We live in an unprecedented time of technological advancement and expanding opportunities to fill our time. In a given year in the United States, 25 percent of Americans regularly volunteer their time, and 32 percent of these volunteer hours are contributed to religious organizations. This means those who have responded to God’s call to ordained leadership as deacons and ruling elders in our congregations are part of this 25 percent. Volunteers average about thirty hours per year.[1] According to these statistics, we can assume that those who have chosen to share their energy and human resources with the church contribute, on average, about 2.5 hours per month to these ministries.

There is an immense wage gap between those who have a great deal of resources and time to spend them and those who have very little and are scrambling with multiple jobs and responsibilities in order to make ends meet. It is likely that the leaders of our churches represent the full spectrum of this reality. Much of our leaders’ energy is consumed daily by their demanding work and/or home lives. Some of our leaders are caring for aging parents as well as growing children. Others are balancing physical and mental health issues with their commitments to caregiving for others and service in the church. And still others are in the midst of financial or relational crisis.

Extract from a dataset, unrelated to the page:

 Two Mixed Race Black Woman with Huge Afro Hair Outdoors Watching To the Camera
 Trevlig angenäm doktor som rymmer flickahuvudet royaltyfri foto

But what if the church was a place that did not acquiesce to our cultural norms of productivity and efficiency over wholeness and wellbeing? What if facilitating good leadership in our churches might become an opportunity to slow down, to teach and learn more sustainable practices? To relinquish the hold that capitalism and scarcity have on us?

In his book, Sabbath as Resistance: Saying No to the Culture of Now, Walter Brueggemann offers us the opportunity to reclaim sabbath as a faithful practice of work stoppage—unhooking ourselves from the relentless nature of busyness and productivity, rejecting the notion of scarcity, and embracing the reality of God’s abundance.[2] God’s gift of sabbath offers a model for more sustainable practices of ministry, inviting our leaders to not only pour themselves out in the service of our community but to be replenished as well. The question of serving with energy might mean that rather than imagining ourselves as being in competition with the other parts of our leaders’ lives we begin by sharing stories about our lives. We begin by creating a culture in which we tell the truth about how and where our energy is being poured out and where (or whether) that energy is being replenished. We might need to have honest conversations about where our capacities are and whether we have the energy to meet all the needs of our organization right now. We might need to name and remind our leaders that their worthiness is not determined by how much they give or how hard they work. Collectively, we might need to adjust our expectations of ourselves and one another.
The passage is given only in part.